The method according to claim 17, wherein the group is a group or a derivative of the group. Rx is a group represented by the formula —CH (OH) —CH ₂ L (where L is chlorine, bromine, or a group of the formula Ry—SO ₂ —O— (where Ry is a phenyl group, a tolyl group or a lower group) The method according to claim 17, which is an alkyl group)). The compound represented by formula (II) is represented by formula (IV)

It is obtained by introducing —OCH ₂ —Rx group (wherein R ₁ and R ₂ are as defined in claim 4) through O-alkylation into the compound represented by 20. A method according to any of claims 17 to 19, wherein 21. The compound represented by formula (IV), wherein R ₁ is hydrogen, is obtained by selectively etherifying one of the hydroxyl groups of 1,4-dihydroxybenzene.
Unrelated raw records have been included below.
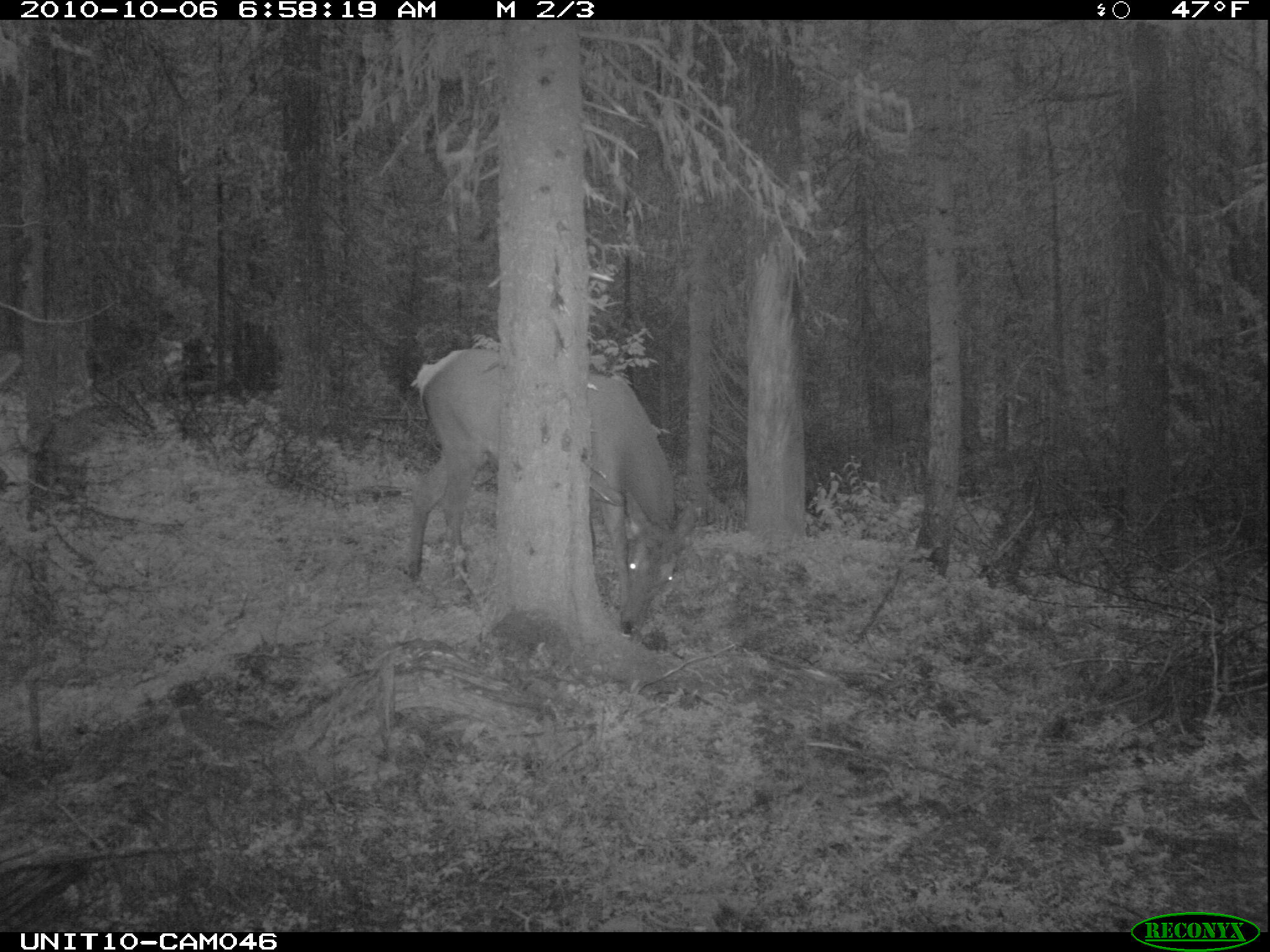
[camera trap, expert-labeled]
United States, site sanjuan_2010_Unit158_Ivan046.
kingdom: Animalia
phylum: Chordata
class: Mammalia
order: Artiodactyla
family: Cervidae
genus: Cervus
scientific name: Cervus elaphus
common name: red deer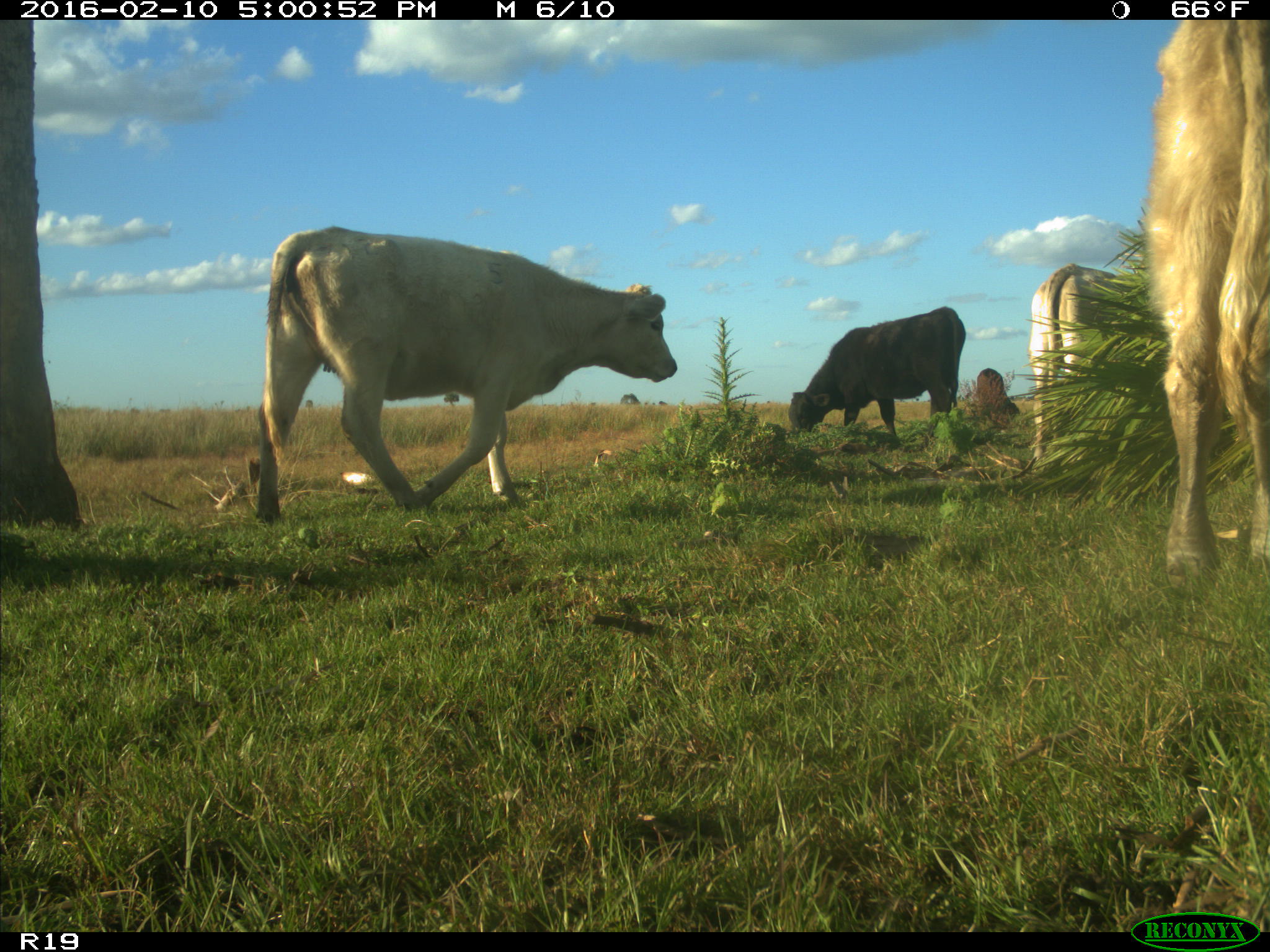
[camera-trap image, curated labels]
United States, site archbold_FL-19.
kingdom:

The method described. The compound represented by the formula (IV) in which R ₁ is hydrogen is represented by the formula (V)

Claim in the corresponding compound represented (wherein, R ₂ is as defined in claim 17, Bz is the a protecting group), characterized in that it is obtained by deprotecting the under appropriate conditions 20. The method according to 20.   The compound represented by the formula (V) is obtained by appropriately etherifying an unprotected hydroxyl group in a derivative containing one protecting group of 1,4-dihydroxybenzene. 23. The method according to 22. Compound R ₁ is represented by the formula (IV) is a bromine, to claim 20 wherein R ₁ is characterized in that it is obtained by monobromination of the corresponding compounds of formula (IV) is hydrogen The method described. 21. The compound of formula (IV), wherein R ₁ is a cyano group, is obtained by converting the compound wherein R ₁ is bromine to the corresponding cyan compound, the method of.   A compound of formula (Ia), prepared and defined by any of claims 4 to 9, produced by a method according to any of claims 17 to 25.